Wurst und Schinken

Salami/Rainer Sturm_pixelio.de

Frisches Fleisch kann geräuchert, gepökelt, gebraten und gekocht werden, um es länger haltbar zu machen. So bekommt es gleichzeitig einen intensiveren Geschmack. Um Wurst herzustellen, wird Fleisch zerkleinert und mit anderen Zutaten vermengt. Die Wurst wird haltbar, wenn sie anschließen erhitzt wird oder nachreift. Rein äußerlich betrachtet haben die Produkte oft nicht mehr viel mit Fleisch zu tun.

Manchmal  wird das Fleisch im Stück verarbeitet. Das Ergebnis kann zum Beispiel ein gepökelter und anschließend geräucherter oder erhitzter Schinken sein. Die häufig regional verschiedenen Sorten wie Holsteiner, Schwarzwälder, Westfälischer oder gekochter Schinken unterscheiden sich in der Regel durch die Art ihrer Herstellung. Ebenfalls im Stück hergestellt wird Schweinebraten, der als Bratenaufschnitt verkauft werden kann.

Welche Art von Wurstwaren gibt es?

Wurstwaren bestehen neben zerkleinertem Fleisch aus Speck, Gewürzen, Zusatzstoffen und eventuell Innereien.

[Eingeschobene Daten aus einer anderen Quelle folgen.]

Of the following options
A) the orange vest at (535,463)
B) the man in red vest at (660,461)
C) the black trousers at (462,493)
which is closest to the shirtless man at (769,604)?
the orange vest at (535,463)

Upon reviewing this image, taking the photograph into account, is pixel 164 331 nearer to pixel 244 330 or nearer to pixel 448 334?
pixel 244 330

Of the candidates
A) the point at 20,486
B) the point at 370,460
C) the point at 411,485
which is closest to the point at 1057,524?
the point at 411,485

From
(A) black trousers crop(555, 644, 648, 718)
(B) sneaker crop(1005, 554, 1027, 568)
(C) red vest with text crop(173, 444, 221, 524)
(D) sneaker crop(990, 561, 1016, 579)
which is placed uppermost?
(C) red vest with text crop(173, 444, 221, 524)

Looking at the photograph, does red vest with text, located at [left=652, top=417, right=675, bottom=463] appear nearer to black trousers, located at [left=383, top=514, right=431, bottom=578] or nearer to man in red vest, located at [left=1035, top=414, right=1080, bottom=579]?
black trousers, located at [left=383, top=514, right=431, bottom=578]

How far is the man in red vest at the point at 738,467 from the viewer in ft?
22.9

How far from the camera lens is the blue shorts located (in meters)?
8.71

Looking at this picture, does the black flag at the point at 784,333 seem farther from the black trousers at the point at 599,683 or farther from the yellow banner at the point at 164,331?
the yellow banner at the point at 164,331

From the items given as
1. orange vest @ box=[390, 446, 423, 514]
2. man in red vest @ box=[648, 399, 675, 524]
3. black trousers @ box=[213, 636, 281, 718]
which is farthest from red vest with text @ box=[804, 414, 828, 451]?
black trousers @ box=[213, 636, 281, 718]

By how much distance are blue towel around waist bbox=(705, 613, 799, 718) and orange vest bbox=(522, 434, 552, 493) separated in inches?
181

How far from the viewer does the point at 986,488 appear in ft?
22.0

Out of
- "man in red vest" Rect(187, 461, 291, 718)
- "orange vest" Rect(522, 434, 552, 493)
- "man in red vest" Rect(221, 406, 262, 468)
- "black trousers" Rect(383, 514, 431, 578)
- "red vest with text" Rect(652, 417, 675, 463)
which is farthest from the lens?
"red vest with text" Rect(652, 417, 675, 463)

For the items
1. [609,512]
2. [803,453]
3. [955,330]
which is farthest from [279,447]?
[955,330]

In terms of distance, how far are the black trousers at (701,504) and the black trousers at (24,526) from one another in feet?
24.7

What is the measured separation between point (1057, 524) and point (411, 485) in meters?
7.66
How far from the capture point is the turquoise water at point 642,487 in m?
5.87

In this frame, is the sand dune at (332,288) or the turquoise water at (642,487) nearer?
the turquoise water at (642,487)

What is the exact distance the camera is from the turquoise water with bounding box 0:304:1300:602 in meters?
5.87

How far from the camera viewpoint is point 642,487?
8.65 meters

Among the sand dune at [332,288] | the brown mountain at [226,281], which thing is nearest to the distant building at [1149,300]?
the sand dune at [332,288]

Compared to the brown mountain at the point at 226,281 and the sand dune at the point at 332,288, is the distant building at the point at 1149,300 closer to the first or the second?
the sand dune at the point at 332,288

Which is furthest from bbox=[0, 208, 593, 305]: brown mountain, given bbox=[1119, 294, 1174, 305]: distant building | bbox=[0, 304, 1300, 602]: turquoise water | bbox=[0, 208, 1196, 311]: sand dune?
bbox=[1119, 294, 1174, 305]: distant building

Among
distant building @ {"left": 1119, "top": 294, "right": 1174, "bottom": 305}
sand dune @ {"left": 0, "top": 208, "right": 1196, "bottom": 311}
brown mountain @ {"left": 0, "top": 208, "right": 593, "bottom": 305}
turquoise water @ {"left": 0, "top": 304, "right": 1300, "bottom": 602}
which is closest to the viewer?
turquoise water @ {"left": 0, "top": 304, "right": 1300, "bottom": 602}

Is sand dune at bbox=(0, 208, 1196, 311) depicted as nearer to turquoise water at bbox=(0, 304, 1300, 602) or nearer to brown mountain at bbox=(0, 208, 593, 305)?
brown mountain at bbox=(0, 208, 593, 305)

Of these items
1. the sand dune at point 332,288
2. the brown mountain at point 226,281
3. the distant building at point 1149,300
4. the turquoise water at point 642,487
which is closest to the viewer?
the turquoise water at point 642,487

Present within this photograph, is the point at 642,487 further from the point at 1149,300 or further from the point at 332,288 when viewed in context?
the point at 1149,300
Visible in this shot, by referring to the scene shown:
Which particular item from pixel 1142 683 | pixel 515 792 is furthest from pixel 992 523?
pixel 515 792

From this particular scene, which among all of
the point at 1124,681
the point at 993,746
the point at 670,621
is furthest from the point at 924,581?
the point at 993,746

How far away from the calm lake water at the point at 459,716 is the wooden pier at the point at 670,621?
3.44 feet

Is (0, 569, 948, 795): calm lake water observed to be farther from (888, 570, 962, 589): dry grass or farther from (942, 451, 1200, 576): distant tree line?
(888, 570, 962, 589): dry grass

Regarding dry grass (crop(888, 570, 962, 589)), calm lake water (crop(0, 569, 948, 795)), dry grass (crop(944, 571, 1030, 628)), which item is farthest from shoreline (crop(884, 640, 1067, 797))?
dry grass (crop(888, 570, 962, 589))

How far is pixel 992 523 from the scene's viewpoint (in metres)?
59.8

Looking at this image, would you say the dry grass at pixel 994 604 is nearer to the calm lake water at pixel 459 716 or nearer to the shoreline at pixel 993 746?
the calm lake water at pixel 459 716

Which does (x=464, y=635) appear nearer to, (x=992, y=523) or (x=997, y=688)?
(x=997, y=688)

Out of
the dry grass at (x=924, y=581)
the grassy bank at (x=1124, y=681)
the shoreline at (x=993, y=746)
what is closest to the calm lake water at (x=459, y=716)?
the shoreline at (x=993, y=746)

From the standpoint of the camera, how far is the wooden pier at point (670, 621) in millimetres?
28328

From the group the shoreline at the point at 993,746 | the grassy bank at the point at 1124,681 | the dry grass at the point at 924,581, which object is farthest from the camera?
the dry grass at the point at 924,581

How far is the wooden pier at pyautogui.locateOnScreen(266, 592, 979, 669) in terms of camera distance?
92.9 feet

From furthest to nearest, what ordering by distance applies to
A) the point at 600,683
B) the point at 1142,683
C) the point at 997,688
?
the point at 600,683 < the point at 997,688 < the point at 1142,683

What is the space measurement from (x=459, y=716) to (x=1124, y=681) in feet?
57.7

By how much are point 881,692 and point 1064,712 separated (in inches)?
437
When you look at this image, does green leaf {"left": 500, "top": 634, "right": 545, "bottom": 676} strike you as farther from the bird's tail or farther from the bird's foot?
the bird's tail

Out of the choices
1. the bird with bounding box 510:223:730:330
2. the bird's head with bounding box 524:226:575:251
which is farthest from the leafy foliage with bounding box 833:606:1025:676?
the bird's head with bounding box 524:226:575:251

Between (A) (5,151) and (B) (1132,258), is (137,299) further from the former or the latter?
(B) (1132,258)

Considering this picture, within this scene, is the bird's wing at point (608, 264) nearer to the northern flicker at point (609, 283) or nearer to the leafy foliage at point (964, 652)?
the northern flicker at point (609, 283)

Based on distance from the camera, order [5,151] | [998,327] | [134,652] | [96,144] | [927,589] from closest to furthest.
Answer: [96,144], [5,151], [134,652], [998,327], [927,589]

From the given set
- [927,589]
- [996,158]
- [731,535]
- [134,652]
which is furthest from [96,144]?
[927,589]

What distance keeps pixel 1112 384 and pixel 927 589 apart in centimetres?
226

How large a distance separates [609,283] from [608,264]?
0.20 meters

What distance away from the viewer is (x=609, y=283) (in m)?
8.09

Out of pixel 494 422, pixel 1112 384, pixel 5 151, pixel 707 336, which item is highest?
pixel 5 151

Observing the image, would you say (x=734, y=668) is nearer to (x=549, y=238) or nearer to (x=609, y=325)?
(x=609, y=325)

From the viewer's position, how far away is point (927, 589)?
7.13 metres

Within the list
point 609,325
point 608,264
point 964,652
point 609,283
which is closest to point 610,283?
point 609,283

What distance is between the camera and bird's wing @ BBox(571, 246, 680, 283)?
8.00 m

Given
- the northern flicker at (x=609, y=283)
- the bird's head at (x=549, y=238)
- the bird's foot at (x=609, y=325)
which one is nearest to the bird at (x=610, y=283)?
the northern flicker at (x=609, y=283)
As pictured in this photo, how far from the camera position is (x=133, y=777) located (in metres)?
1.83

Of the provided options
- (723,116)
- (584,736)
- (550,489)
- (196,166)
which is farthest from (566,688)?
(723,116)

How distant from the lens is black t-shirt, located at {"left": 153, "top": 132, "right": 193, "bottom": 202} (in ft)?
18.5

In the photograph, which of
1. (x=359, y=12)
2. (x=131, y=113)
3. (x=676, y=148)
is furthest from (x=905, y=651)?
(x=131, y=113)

Weißwürste/Manfred Walker_pixelio.de

Bei der Herstellung von Rohwürsten wird das Fleisch nicht erhitzt. Sie werden haltbar, indem ihnen Salz zugegeben wird und sie dann anschließend reifen oder geräuchert werden. Schnittfeste Rohwürste sind beispielsweise Salami, Cervelatwurst, Räucherenden oder Landjäger. Teewurst und verschiedene Sorten von Mettwurst gehören zu den streichfähigen Rohwürsten.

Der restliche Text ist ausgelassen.